The Sunday Times draws attention today, Mother’s Day (March 14), to a co-operative initiative between a US and a UK fertility clinic focusing on the marketing of human eggs to UK infertility patients. There will be a seminar in London this week and one of the attendees will be ‘awarded a free single donor egg IVF cycle’ as an added commercial incentive to attend the seminar.
‘The capacity of the IVF industry to commodify human life reaches a new low with this latest deplorable initiative,’ said Josephine Quintavalle, who directs CORE, a think-tank organization which confronts the many ethical issues associated with assisted reproduction.
‘Imagine a child one day finding out that he or she came into being thanks to such a blatantly commercial initiative? Won in a raffle?
‘The US clinic, which we do not even wish to name to avoid any form of promotion of their unseemly initiative, has a pick-and-mix application site online so that buyers can choose the best match to their own ethnic background. Eye colour, hair colour, educational background are all listed on their website, along with cutesy pictures of the women in question when they were children.
‘CORE is not prepared to describe the women selling their eggs as donors, as that camouflages what they are actually doing. They are simply getting money in exchange for body parts, certainly not participating in an altruistic transaction.
‘We have , nevertheless, great concern for these women’s welfare, as egg harvesting is by no means a risk-free process and many of those involved worldwide in the human egg market have suffered significantly as a result. The most serious consequences of egg collection include death, total or partial loss of fertility, various other major medical complications, and psychological distress as well.

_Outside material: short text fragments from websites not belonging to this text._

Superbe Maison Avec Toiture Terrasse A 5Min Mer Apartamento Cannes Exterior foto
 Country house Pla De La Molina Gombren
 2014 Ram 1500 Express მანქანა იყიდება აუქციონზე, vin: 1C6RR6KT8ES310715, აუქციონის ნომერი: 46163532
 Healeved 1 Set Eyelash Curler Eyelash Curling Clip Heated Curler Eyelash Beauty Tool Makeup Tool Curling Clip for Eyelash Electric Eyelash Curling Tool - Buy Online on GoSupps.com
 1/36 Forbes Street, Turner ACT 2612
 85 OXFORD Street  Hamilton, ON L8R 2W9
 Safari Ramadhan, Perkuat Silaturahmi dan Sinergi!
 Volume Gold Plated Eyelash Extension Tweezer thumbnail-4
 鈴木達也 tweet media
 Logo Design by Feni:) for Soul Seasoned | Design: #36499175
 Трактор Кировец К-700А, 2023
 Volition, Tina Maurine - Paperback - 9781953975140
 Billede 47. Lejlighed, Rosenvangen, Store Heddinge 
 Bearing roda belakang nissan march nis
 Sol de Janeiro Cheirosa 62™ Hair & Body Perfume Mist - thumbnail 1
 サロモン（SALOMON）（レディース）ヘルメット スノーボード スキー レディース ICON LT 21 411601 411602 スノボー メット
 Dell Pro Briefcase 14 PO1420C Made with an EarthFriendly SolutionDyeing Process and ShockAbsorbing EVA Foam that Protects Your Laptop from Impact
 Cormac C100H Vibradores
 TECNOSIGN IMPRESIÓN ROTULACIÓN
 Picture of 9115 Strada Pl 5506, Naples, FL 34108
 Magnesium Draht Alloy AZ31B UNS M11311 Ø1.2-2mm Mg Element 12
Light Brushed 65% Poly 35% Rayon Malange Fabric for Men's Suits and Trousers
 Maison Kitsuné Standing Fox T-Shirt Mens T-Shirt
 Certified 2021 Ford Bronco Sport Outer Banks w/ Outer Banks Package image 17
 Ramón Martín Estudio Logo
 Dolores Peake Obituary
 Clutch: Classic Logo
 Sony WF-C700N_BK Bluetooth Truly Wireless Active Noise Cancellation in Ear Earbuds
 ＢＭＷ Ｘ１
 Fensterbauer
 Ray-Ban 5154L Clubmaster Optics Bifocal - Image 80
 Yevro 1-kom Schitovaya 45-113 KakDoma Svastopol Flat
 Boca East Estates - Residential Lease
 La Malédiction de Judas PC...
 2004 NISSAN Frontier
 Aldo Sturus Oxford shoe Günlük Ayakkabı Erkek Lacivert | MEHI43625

‘The Sunday Times quotes one enthusiastic UK recipient who is expecting twins thanks to a woman in America who apparently produces 30 eggs at a time. No woman produces that many eggs naturally; it is only possible through ovarian hyperstimulation.
‘It should be noted, too, that in their relatively short reproductive life cycle women have a limited number of eggs and one can well envisage (as has already happened) that many of the women selling their eggs today will have to resort to buying eggs for themselves later on as their own ovarian function has been seriously impaired.
‘The IVF clinics involved in this initiative are feeding off the colossal vulnerability of wealthy infertile women at the expense of the welfare of equally vulnerable poorer younger women; not an edifying trade-off under any circumstances, but particularly not when children are involved.
‘Sale of human tissue, including human gametes, is prohibited across Europe. No UK clinic should be collaborating in anyway whatsoever with this totally unedifying US commercial practice.’